*Формулировка задания*:
Перепишите из текста о Поветлужье всё, начиная со слов «Но рассказ лесника» и вниз до слов «Поветлужье она есть!», заменив «рассказ лесника» на «рассказ старожила».

*Учебный текст*:
-*-

Слушая лесника, я удивился в тот день чёткости, с которой он представлял своим внутренним взором события, от которых нас отделяло, вероятно, около тысячелетия. Вот тогда для него начиналась местная история в сохранённой народом памяти. А ведь привычная первая дата, которую приводят большинство книг о Поветлужье, – 1417 год: на Красной горе над Ветлугой поселился старец Варнава, которого спустя два века прославят как святого. Всё более ранее представляют размытым, неконкретным, тем, что – не помнится, в связи с чем и бессмысленно говорить, где жили люди, когда и откуда они пришли, а можно только строить догадки о «контактах» и «связях» с археологическими находками в руках.

Но рассказ лесника в Круглыжах невольно заставил задуматься: а нет ли в этих местах какой-то альтернативной истории? Написанной с другой точки зрения – с другими датами, которые авторам кажутся главными, с другими центрами событий и действующими лицами.

* * *

Это может показаться странным, но в Поветлужье она есть!

-*-

*Выборка данных*:
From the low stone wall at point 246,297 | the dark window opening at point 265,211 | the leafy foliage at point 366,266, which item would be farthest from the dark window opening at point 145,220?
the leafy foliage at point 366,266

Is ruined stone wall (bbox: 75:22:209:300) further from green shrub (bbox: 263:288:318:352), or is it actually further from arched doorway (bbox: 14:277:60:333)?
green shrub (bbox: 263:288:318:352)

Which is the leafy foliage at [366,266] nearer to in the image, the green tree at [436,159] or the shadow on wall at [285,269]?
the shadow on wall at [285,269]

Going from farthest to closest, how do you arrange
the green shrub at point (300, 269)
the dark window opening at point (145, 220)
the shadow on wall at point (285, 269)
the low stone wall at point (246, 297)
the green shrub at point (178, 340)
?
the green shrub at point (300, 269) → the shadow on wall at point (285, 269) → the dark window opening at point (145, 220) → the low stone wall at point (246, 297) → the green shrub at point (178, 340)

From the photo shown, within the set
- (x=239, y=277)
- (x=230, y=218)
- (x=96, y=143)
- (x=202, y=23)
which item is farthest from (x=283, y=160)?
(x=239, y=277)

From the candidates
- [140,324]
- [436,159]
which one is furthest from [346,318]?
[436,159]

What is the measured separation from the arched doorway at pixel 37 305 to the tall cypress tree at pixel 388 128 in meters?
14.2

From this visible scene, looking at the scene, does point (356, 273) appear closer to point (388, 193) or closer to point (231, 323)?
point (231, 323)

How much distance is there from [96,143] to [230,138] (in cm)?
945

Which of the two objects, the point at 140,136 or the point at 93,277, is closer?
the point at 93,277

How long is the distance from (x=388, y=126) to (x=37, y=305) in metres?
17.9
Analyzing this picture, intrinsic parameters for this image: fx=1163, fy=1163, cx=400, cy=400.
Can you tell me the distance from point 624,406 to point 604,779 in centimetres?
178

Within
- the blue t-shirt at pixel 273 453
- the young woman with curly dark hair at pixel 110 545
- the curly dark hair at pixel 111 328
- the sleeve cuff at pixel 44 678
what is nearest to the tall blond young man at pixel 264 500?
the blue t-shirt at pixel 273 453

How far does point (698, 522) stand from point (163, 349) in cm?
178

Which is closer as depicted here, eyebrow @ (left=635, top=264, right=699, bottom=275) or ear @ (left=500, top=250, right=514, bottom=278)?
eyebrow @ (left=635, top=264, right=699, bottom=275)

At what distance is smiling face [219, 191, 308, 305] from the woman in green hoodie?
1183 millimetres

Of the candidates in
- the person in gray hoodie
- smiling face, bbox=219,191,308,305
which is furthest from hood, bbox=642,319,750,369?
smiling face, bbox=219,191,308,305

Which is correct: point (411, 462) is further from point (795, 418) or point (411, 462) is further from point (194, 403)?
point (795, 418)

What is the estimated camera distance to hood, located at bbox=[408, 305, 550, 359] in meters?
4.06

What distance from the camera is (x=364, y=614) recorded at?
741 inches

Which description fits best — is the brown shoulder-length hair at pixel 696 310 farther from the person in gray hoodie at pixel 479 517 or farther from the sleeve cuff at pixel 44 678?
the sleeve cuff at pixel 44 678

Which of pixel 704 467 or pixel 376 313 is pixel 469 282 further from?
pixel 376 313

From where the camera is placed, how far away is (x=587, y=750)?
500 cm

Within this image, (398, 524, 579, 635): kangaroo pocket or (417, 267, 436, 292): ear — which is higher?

-*-

*Решение задания*:
Но рассказ старожила в Круглыжах невольно заставил задуматься: а нет ли в этих местах какой-то альтернативной истории? Написанной с другой точки зрения – с другими датами, которые авторам кажутся главными, с другими центрами событий и действующими лицами.

* * *

Это может показаться странным, но в Поветлужье она есть!